■ 你的目标 ■
能否把下面清单里的所有行重写一遍，将“camera”改为“lens”，其余一字不动？

■ 任务输入 ■

..........

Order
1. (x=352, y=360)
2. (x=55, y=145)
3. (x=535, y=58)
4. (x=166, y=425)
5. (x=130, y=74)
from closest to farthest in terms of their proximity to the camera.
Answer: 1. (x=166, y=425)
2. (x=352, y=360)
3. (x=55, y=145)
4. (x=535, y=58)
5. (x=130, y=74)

..........

■ 任务回答 ■
Order
1. (x=352, y=360)
2. (x=55, y=145)
3. (x=535, y=58)
4. (x=166, y=425)
5. (x=130, y=74)
from closest to farthest in terms of their proximity to the lens.
Answer: 1. (x=166, y=425)
2. (x=352, y=360)
3. (x=55, y=145)
4. (x=535, y=58)
5. (x=130, y=74)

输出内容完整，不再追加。